When Emotional Needs Remain Unmet
Contextual Therapy also explores the impact of unmet fairness and emotional deprivation within relationships.
When individuals repeatedly experience neglect, injustice, emotional absence, or relational imbalance, painful beliefs about worthiness and belonging may begin to take shape internally. At times, these wounds may later emerge through relational patterns, self-protective behaviours, acting out, emotional withdrawal, or repeated relational injuries.
Rather than reducing these responses to pathology alone, this perspective encourages therapists to remain curious about the unmet needs, survival strategies, and emotional pain held beneath them.
In therapeutic work, this can support a more compassionate understanding of behaviours that may otherwise evoke frustration, judgment, or hopelessness within relational systems.
Holding the Whole System in Mind
Using empathy and systemic awareness to deepen EMDR processing.
The Emotional Ledger Within Relationships
Boszormenyi-Nagy (contextual therapy) described relationships as carrying an often unspoken “ledger” of giving and receiving.
Some clients may carry profound responsibility, guilt, indebtedness, or over-functioning within family relationships.
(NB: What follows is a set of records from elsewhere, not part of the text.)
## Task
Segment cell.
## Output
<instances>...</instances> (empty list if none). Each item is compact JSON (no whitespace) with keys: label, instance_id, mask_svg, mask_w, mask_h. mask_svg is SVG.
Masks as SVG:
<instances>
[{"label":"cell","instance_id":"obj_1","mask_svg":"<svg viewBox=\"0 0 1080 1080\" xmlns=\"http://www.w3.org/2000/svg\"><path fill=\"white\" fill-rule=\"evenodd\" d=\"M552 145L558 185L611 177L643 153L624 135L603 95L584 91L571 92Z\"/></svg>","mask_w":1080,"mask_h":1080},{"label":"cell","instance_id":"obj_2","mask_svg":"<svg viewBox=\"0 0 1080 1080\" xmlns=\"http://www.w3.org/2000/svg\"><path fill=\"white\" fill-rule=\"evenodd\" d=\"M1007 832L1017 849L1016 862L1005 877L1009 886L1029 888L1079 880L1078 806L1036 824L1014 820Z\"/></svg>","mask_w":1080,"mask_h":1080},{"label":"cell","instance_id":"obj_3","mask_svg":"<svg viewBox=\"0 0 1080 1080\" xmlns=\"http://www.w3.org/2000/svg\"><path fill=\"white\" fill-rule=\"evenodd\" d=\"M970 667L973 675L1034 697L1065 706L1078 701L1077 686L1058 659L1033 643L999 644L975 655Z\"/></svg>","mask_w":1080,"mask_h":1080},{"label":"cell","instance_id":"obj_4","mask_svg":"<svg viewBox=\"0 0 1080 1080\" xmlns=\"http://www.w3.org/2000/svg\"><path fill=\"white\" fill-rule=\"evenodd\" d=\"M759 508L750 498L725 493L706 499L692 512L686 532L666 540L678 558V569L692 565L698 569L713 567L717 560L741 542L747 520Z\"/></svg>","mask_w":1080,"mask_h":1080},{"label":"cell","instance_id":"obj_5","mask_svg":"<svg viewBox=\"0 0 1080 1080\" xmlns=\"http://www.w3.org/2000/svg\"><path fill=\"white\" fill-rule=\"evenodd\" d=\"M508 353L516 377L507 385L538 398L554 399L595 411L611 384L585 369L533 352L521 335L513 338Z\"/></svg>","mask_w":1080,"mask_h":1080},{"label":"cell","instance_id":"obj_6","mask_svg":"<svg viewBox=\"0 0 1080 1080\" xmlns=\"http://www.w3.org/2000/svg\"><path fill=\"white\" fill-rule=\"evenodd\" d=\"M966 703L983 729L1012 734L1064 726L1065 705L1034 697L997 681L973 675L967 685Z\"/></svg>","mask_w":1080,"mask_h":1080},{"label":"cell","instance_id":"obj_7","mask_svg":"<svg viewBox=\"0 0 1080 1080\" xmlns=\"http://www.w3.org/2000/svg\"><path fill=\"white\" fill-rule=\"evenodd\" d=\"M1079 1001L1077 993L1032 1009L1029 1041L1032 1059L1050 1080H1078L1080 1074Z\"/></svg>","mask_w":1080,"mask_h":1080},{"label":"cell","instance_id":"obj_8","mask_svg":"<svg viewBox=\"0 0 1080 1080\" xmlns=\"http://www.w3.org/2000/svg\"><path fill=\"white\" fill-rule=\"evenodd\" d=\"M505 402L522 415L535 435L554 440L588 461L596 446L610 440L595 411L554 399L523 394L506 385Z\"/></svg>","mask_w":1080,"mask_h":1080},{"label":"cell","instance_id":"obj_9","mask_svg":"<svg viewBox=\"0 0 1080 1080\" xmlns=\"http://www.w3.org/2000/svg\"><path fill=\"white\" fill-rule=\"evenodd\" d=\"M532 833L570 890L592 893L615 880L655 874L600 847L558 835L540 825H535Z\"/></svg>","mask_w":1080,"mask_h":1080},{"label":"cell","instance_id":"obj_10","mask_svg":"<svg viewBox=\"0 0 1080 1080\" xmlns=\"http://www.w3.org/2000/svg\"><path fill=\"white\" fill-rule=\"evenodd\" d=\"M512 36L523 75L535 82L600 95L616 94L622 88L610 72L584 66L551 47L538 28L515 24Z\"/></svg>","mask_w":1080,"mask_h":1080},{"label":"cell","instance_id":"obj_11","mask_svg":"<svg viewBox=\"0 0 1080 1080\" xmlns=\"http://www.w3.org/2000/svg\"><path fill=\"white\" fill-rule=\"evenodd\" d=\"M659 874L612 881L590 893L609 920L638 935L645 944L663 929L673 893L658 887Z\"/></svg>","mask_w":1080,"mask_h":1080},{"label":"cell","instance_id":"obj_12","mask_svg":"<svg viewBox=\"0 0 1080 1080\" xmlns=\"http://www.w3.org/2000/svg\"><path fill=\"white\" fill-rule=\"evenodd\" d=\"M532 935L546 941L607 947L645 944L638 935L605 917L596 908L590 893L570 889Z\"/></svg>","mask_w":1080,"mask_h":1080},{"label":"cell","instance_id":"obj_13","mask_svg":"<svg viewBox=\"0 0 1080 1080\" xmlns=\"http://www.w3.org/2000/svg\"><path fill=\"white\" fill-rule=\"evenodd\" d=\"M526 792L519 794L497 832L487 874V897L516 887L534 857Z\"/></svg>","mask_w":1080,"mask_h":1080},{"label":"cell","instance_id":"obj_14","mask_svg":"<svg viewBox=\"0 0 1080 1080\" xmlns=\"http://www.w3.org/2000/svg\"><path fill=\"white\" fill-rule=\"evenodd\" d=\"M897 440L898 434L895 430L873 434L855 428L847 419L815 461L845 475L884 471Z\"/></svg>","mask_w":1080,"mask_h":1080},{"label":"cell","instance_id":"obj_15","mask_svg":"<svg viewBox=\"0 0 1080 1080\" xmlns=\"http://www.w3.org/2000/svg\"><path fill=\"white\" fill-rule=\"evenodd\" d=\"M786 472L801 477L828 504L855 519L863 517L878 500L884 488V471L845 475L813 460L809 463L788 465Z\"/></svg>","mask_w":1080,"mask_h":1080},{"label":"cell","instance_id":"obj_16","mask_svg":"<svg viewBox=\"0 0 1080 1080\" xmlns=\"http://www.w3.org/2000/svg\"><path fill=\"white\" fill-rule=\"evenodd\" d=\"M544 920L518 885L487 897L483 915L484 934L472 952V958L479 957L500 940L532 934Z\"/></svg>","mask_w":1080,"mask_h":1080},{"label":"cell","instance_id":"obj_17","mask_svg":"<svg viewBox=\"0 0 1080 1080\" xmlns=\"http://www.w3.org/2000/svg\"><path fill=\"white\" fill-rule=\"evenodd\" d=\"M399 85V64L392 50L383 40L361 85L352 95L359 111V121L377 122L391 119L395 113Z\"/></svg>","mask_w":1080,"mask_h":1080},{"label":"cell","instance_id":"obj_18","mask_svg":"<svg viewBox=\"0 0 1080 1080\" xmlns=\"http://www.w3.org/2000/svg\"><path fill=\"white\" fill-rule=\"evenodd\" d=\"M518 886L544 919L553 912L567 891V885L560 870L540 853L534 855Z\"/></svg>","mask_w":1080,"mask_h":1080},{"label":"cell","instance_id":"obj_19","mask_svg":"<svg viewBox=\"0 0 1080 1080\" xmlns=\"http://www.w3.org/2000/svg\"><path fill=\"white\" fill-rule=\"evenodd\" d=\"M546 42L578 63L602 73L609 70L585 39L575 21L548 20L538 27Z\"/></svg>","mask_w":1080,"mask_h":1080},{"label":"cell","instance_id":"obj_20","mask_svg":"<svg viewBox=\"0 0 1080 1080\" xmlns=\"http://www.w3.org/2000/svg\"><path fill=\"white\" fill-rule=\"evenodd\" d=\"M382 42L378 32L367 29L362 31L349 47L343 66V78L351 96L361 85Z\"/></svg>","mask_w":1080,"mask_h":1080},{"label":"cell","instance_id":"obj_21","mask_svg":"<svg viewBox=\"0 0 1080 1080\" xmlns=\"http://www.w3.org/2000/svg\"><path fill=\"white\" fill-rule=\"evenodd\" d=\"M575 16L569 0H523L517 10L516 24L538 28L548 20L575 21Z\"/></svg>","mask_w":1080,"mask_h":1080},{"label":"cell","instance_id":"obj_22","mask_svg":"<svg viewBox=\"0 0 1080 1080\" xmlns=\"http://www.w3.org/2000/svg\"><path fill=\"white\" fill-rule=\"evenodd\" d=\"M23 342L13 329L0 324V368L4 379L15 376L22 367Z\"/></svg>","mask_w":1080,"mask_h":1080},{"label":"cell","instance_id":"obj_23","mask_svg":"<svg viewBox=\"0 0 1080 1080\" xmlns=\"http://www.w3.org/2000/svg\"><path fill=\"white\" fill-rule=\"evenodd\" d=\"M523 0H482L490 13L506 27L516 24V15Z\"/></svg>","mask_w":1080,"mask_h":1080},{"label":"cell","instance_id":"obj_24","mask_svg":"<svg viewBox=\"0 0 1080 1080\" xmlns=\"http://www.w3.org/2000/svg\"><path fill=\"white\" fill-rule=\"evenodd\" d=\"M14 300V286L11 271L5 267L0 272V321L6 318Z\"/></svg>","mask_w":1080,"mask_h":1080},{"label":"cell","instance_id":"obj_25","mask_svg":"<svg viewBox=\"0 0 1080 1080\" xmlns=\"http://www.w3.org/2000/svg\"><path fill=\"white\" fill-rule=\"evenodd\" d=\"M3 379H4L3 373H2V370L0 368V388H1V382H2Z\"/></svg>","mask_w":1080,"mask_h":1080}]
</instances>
Others may feel emotionally deprived, unseen, or burdened by expectations that were never consciously acknowledged.
These dynamics can become deeply embedded within attachment patterns and nervous system responses, shaping how individuals relate to care, obligation, self-sacrifice, boundaries, and emotional reciprocity in adult relationships.
Within EMDR therapy, exploring these relational histories can sometimes deepen understanding of present distress, especially where themes of responsibility, shame, loyalty, resentment, or chronic self-abandonment continue to emerge.
Holding Relational Complexity With Compassion
Bringing contextual and intergenerational perspectives into therapeutic work invites us to move beyond individual blame and toward a wider understanding of human suffering.
As therapists, we are reminded that symptoms may carry relational meaning, inherited burdens, and emotional histories shaped long before the present moment.
For clinicians engaged in EMDR consultation, supervision, couples work, or trauma therapy, these frameworks can support deeper curiosity, greater compassion, and a more spacious understanding of the relational systems our clients continue to live within internally and externally.
An invitation to slow down and explore what emerges beneath…..
References:
Boszormenyi-Nagy, I., & Krasner, B. R. (1986). Between Give and Take: A Clinical Guide to Contextual Therapy
Siegel, D. J. (2012). The Developing Mind: How Relationships and the Brain Interact to Shape Who We Are (2nd ed.